29 mar. 2024

Estamos todos locos

Arnaldo Alegre

Se trata de una guerra de baja intensidad. Oculta, pese a que pasa frente a nuestras narices. Silente, aunque peligrosa e intempestiva. Es una contienda no declarada y de todos contra todos. Torpe, porque no hay un enemigo concreto. Insoportable, porque en aparencia no tiene fin. Es una catástrofe por episodios, parafraseando al Papa. Es una realidad que en un momento dado puede calmarse, pero que tarde o temprano volverá a aflorar.

Las calles dejaron de ser un espacio de comunidad. Es una selva. Un ring de asfalto, de veredas rotas, de peatones desatentos, de automovilistas con patentes de corsario, de extorsionadores, de zombies arropados de mendigos y de autoridades que no saben ni quieren poner orden, y que salen a las calles solamente para cazar el botín.

El destrato, la furia, la prepotencia, los traumas inconfesos que saltan obscenos ante el más nimio incidente, la soberbia infundada y la ausencia de ley y orden. Todo se mezcla en un caldo espeso de calles estrechas, sobreabundancia vehicular, transportes públicos lamentables, señalizaciones del tercer mundo, ignorancia, mezquindades y un insoportable calor de 40ºC a la sombra en pleno invierno.

Lo único positivo es que –como la cobardía de otros lares no se nos pegó aún– esta contienda se disputa a mano limpia o garrotazos. Como nuestros parientes neandertales. Como lo incivilizados que somos. Por suerte, las armas de fuego están todavía guardadas..., pero solo puede ser una cuestión de tiempo para que el primer estallido desate la jauría.

Pero pese a todo, se puede llegar a un armisticio. A un acuerdo para que la sangre no llegue al río. Pero hay un problema: la maldita impunidad que atraviesa como una daga miserable nuestra sociedad. La Justicia prostibularia es la peor condena que padecemos. La única garantía que un paraguayo tiene es el dinero o la influencia. Si carece de ambos, la ley le puede venir encima, y el proceso de Kafka parecerá un mal chiste.

Sin embargo, no todo está perdido. Hay una salida sencilla, tan obvia que parece remanida: la educación. Pero no la educación como un ente en donde más valen los presupuestos y las asesorías –que nunca asesoran– que los resultados prácticos y concretos.

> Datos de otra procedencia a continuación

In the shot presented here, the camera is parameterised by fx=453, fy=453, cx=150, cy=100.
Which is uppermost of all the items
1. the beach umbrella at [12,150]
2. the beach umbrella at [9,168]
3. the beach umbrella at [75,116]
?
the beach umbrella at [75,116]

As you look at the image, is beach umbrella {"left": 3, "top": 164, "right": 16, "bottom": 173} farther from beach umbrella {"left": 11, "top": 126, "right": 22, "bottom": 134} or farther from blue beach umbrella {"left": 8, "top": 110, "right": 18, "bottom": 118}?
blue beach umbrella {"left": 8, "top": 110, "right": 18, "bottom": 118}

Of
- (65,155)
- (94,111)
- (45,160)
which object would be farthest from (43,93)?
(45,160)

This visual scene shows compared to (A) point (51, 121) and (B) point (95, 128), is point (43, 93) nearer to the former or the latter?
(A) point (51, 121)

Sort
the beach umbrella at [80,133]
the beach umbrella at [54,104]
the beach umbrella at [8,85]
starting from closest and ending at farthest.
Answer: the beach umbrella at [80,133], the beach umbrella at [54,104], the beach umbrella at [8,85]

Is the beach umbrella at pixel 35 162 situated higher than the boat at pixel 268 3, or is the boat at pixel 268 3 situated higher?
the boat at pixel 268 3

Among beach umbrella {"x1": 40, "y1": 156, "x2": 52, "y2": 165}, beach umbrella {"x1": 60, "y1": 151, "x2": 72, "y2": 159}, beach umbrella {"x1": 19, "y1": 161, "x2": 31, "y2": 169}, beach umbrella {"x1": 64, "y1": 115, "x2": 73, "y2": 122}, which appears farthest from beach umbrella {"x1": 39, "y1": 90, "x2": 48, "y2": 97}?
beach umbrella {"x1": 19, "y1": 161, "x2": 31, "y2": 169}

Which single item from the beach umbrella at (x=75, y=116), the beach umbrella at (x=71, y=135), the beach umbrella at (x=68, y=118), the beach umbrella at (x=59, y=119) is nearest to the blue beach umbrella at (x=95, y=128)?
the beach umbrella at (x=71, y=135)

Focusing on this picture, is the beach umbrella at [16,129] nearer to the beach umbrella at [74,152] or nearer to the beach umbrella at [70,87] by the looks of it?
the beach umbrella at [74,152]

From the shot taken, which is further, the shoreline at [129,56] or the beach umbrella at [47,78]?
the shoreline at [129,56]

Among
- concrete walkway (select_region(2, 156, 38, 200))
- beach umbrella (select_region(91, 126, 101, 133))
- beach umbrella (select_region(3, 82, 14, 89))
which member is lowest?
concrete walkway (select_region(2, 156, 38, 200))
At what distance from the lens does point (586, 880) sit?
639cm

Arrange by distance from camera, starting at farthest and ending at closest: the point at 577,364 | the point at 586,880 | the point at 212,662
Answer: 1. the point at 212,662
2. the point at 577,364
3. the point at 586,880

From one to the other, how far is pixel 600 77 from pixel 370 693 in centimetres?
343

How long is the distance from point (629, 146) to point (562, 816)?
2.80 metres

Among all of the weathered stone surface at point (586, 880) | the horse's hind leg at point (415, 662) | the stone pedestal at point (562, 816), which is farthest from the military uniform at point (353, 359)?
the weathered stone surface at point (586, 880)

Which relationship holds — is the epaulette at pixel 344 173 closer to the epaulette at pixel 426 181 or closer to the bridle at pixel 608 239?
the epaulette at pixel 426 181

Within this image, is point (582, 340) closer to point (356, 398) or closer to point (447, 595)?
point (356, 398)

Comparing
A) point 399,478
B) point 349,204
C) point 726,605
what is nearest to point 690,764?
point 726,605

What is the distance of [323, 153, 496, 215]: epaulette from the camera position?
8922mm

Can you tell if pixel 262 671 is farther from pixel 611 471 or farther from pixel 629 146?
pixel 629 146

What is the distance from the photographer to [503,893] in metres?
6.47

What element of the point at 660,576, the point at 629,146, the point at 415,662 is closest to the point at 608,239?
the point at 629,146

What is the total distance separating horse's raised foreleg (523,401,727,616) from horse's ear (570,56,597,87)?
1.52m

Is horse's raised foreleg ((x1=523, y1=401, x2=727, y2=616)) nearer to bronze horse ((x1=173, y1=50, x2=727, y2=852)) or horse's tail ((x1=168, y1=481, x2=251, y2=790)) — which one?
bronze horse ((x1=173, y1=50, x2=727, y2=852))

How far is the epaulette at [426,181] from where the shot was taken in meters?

Y debe comenzar de abajo. Pasito a pasito. Como si fuera que se está hablando a parvularios, porque en esta materia todos somos infantes malcriados.

Si esto no funciona, abandonemos la tribu esta que llamamos país y vayamos todos a los Estados Unidos, Argentina o Brasil. Porque ahí somos todos educaditos. Porque ahí no nos atrevemos ni a mirar mal a los agentes. Porque ahí sí la ley tiene valor.